LA MISSIONE CI INSEGNA

Ringrazio d.Giuseppe e tutti voi per essere qui a celebrare questa giornata missionaria straordinaria. Sono Padre Angelo della SMA e fino a 10 giorni, come superiore di comunità missionaria, ero a Kikolo dove ho ricevuto diverse delegazioni di insegnanti, di ragazzi di genitori che mi hanno espresso la gratitudine per il servizio che la nuova parrocchia sta estendendo a tanti di loro. Al centro, sono 1200 i ragazzi che si alternano nei tre turni giornalieri della scuola che si aggiungono a quelli che frequentano le altre scuole nelle altre 12 cappelle secondarie della parrocchia. Tutto questo è stato costruito nel tempo,grazie anche alla vostra generosità, a partire da quando in Angola c’era ancora la guerra ed i materiali erano ancora più cari di quanto lo siano adesso -un sacco di cemento costa ora sui 10 euro. Se la scuola può andare avanti, se questi ragazzi possono essere tolti dalla strada ed hanno una possibilità di formazione e di istruzione di qualità è grazie al vostro contributo mensile: la nostra missione, il nostro vivere, il nostro partire, il bene che facciamo dipende solo e soltanto dalla vostra generosità. Nella mia ultima visita ho incontrato gli alluvionati: a Kikolo non piove quasi mai, ma, recentemente, un forte temporale ha ingrossato improvvisamente un fiumiciattolo locale sui cui argini erano state costruite molte povere abitazioni che sono state spazzate via; e una cinquantina di persone, tra cui anche molti bambini, sono morti sotto il crollo di una costruzione di cemento nella quale si erano rifugiati. Il fondo di emergenza della SMA è subito intervenuto con 20 mila euro ed altrettanti sono stati resi disponibili dalla CEI alla quale la Sma si era rivolta e con questi fondi i padri hanno cercato di sopperire alle necessità più urgenti : materassi, coperte, vestiti, vitto, un dispensario e le prime lamiere per dare un tetto a questa gente che era rimasta senza casa.

Esprimo quindi tornando dall’Angola il grazie, la riconoscenza della gente di Kikolo.

La missione però non è soltanto un affare di soldi.

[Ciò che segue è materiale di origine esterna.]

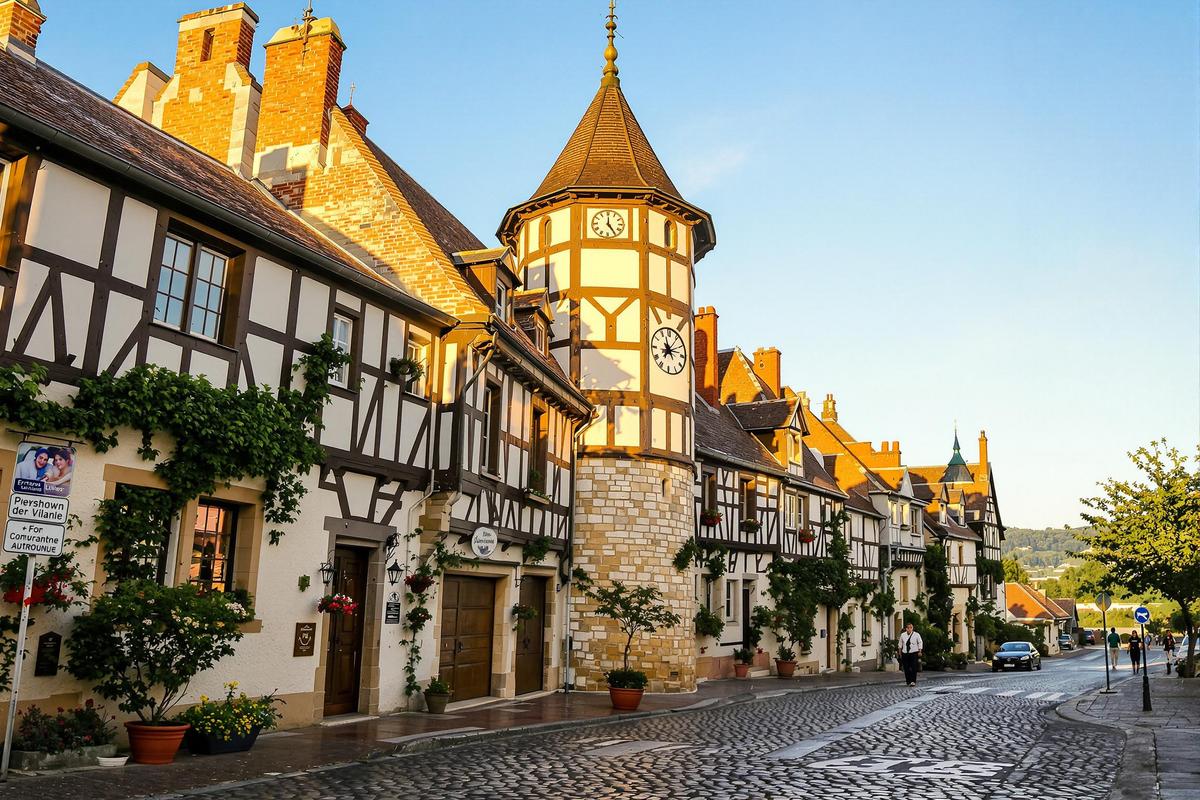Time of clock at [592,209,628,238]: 12:24
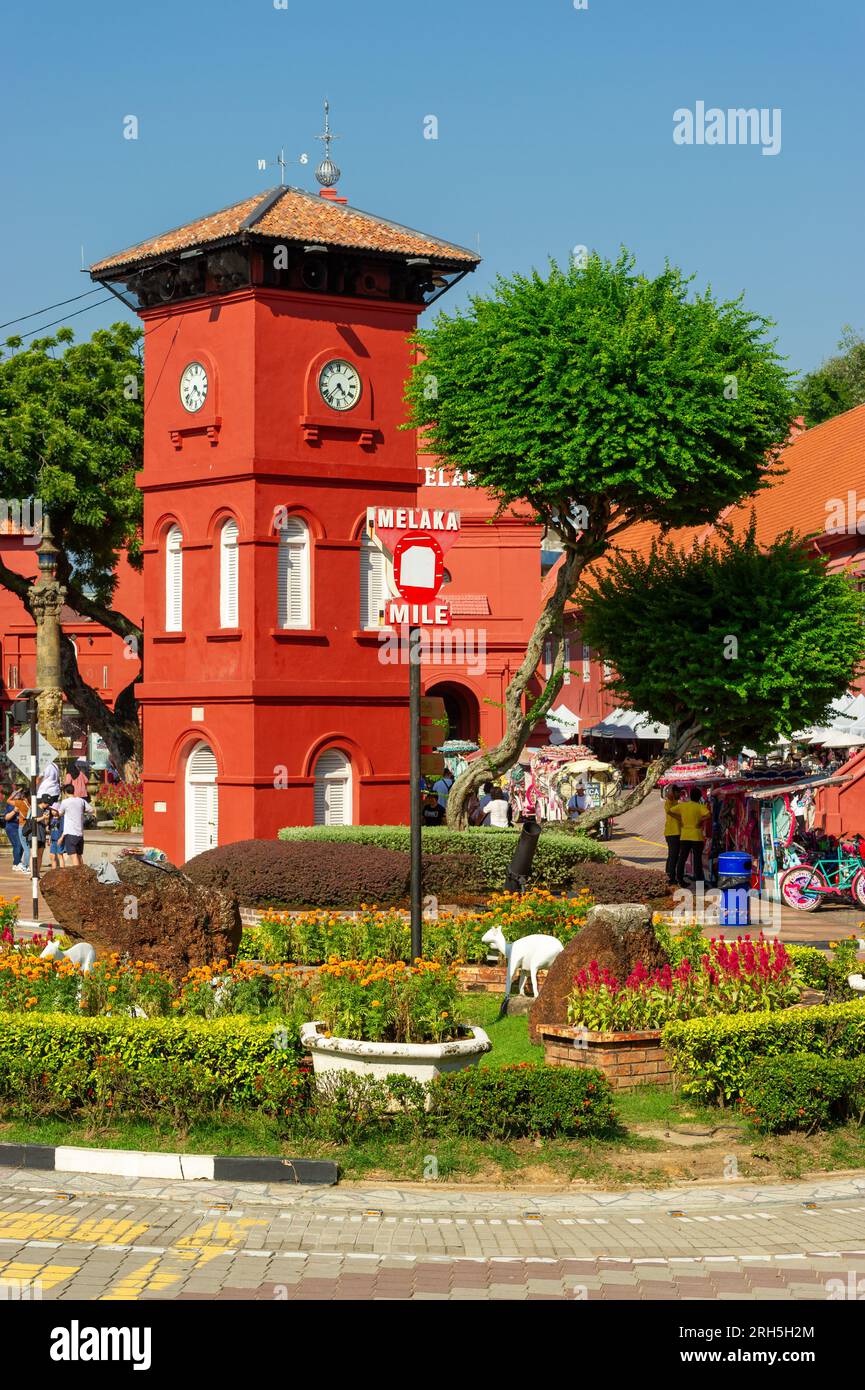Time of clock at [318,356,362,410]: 4:37
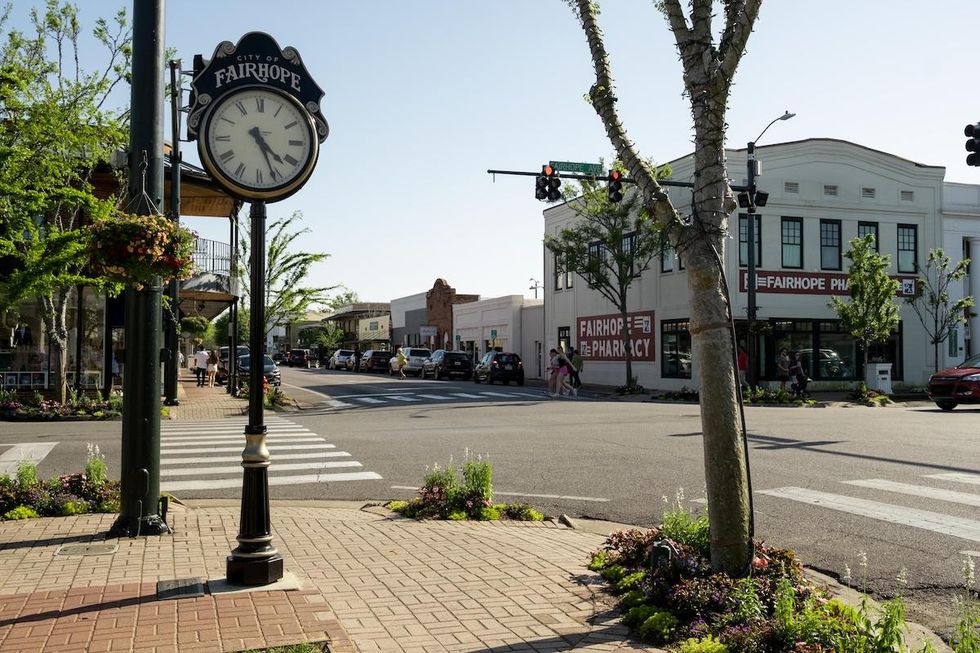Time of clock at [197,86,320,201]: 4:26
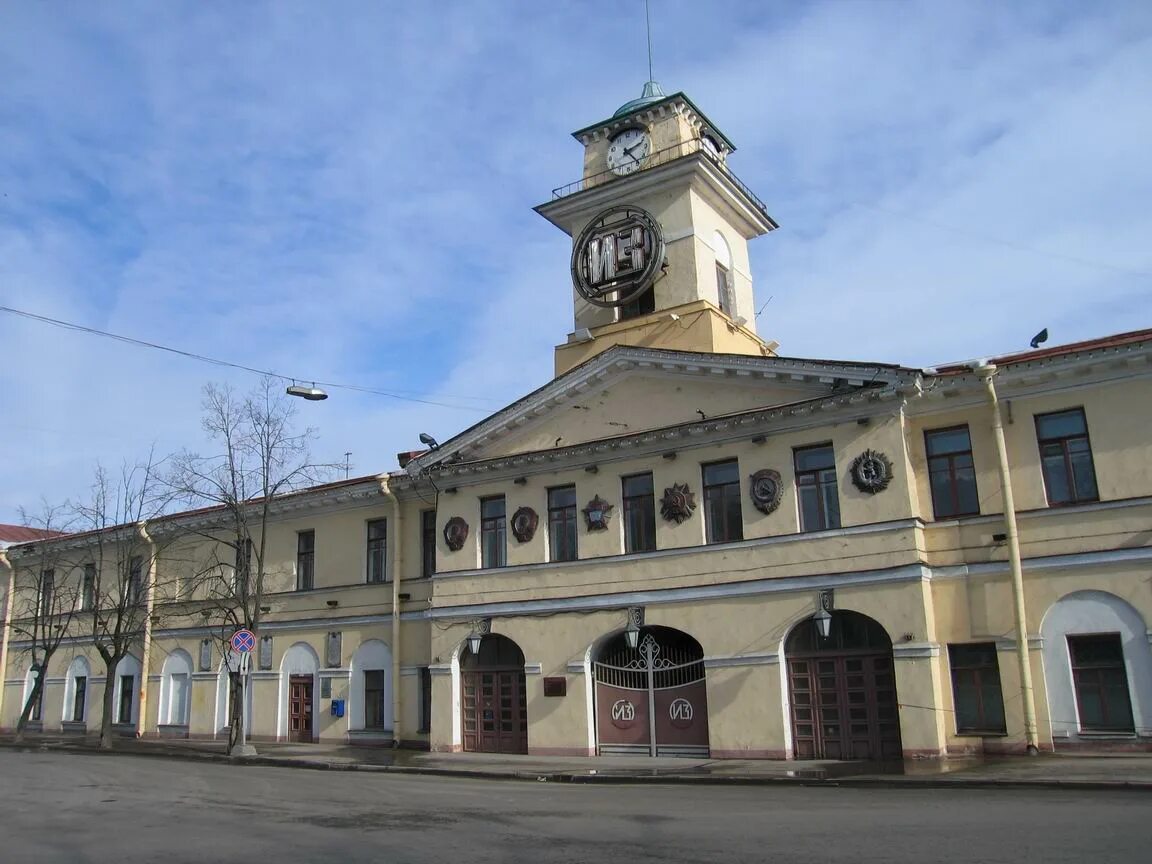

Siamo in quaresima, tempo di conversione e convertirsi vuol dire anche convertirsi insieme ad essere una Chiesa più missionaria.

Nella prima lettura abbiamo sentito la promessa che Dio fa ad Abramo:

Ecco, anche a noi Chiesa, anche a noi singolarmente il Signore fa queste promesse, anche a noi chiede di essere benedizione non soltanto per i cristiani, per noi che siamo qui, per la nostra comunità, ma per il mondo intero. Anche a noi il Signore chiede di farci carico della vita, delle sofferenze, dei problemi, ma anche di partecipare alle gioie e alle speranze dei fratelli e noi siamo davvero cristiani, credenti, rispondiamo davvero alla chiamata di Dio quando come Abramo siamo capaci di metterci in cammino.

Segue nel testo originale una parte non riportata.